(Beginning of Information provided)
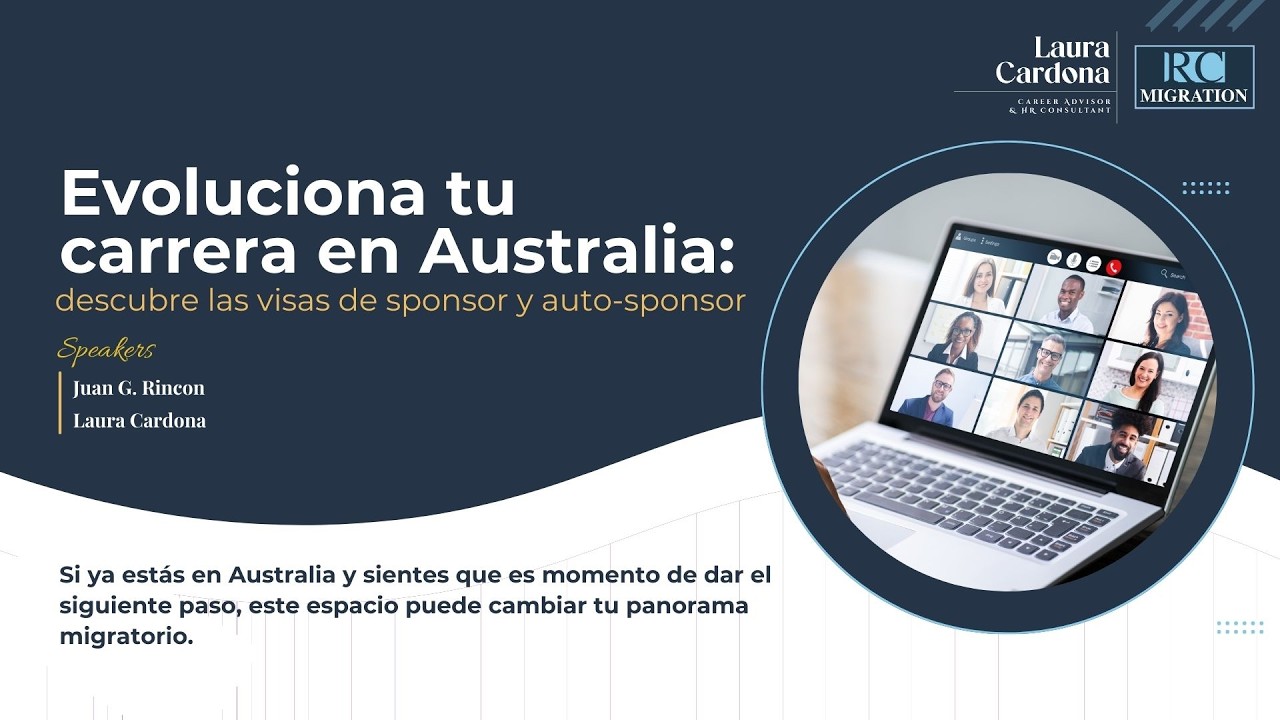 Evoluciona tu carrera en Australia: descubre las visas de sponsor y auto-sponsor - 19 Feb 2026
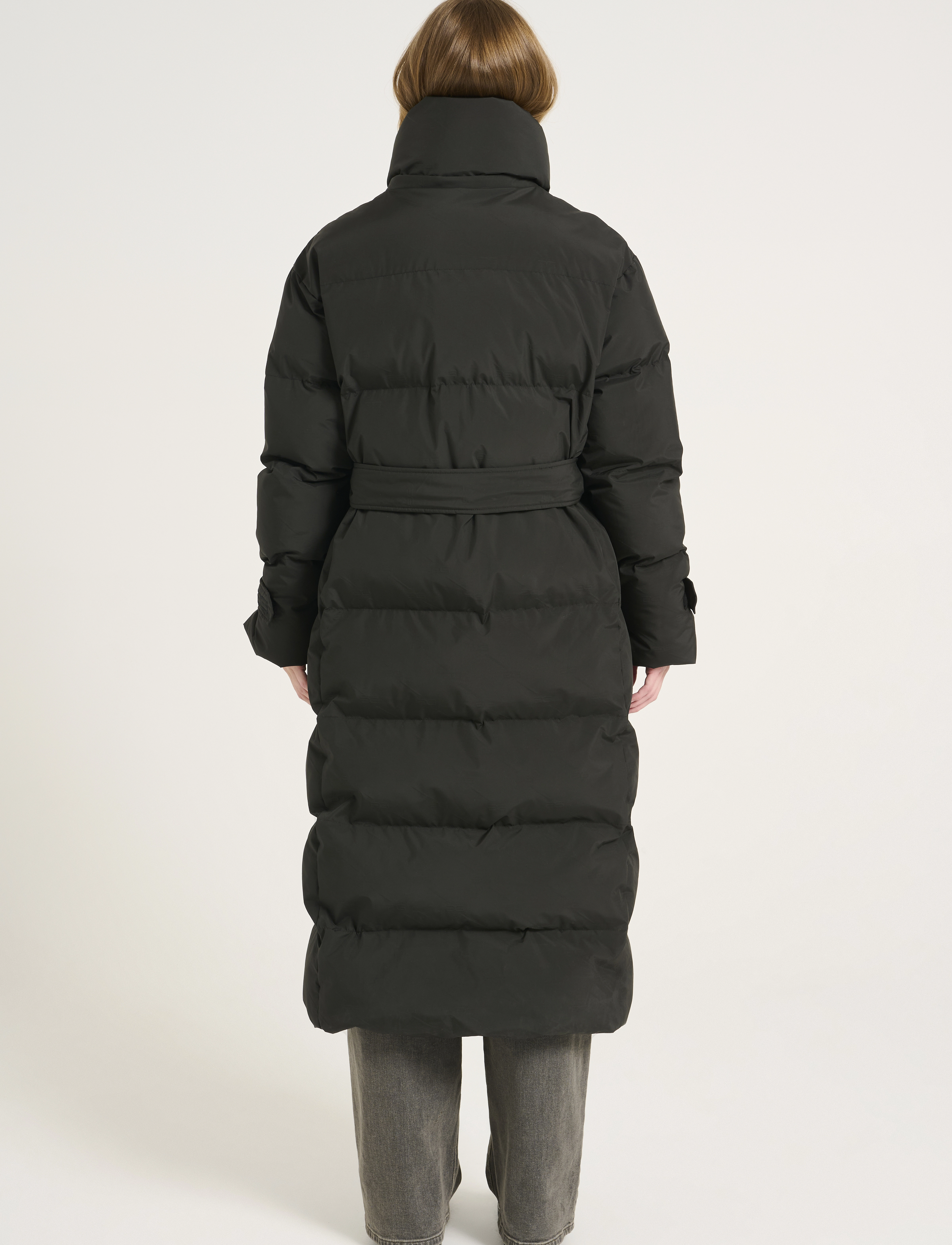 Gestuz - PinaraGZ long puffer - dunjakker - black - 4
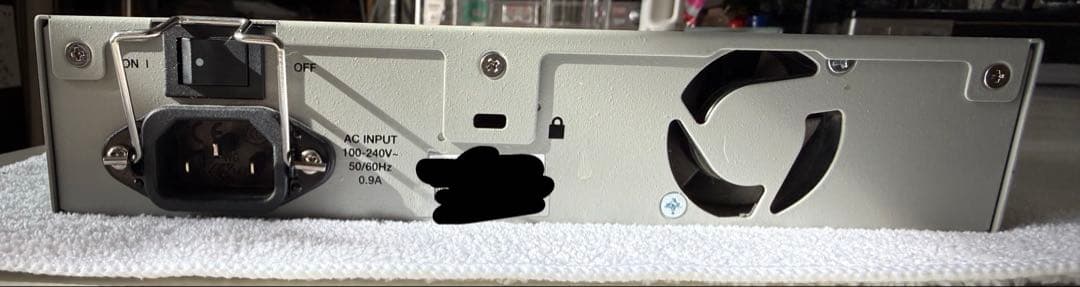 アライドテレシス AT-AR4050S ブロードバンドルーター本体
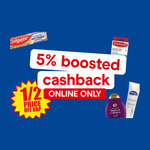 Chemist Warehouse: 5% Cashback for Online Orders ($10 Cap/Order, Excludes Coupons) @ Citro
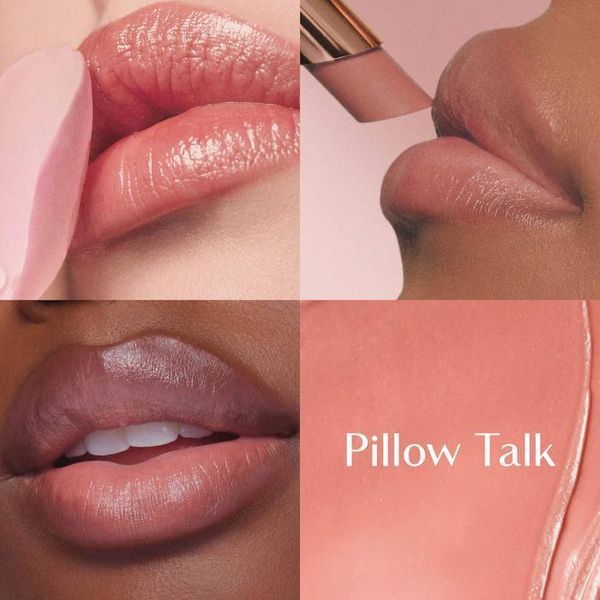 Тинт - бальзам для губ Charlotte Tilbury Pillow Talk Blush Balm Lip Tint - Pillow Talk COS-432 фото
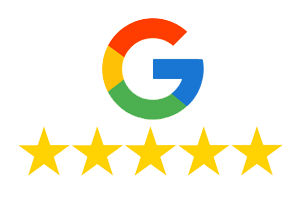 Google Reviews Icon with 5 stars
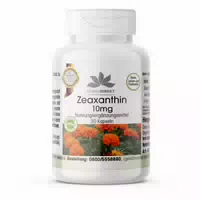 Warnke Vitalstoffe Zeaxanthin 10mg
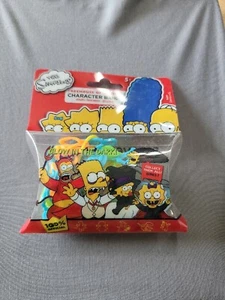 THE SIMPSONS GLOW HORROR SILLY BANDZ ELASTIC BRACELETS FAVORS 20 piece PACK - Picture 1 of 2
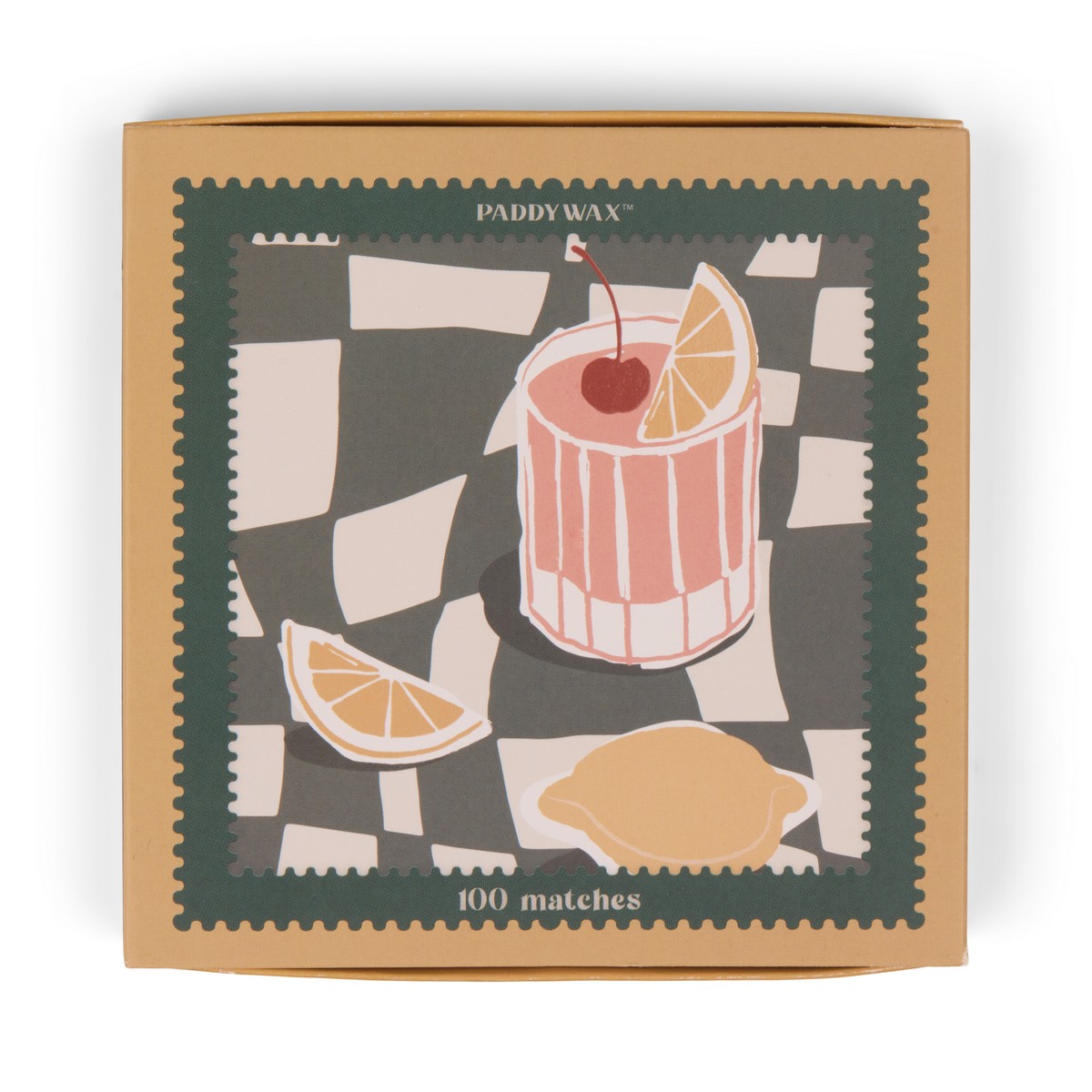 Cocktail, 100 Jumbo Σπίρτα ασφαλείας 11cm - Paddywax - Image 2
(End of Information provided)
(Beginning of Information provided)
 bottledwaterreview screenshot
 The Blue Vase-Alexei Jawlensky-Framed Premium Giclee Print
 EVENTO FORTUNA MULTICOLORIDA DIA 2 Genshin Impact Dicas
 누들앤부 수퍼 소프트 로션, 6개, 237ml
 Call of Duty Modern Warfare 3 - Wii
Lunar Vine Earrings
(End of Information provided)
## What is needed
Please quote everything from the item containing "Evoluciona tu carrera" down to the item containing "アライドテレシス AT-AR4050S ブロードバンドルーター本体", including both, and leave the pictures out of your answer.

## Exercise response
 Evoluciona tu carrera en Australia: descubre las visas de sponsor y auto-sponsor - 19 Feb 2026
 Gestuz - PinaraGZ long puffer - dunjakker - black - 4
 アライドテレシス AT-AR4050S ブロードバンドルーター本体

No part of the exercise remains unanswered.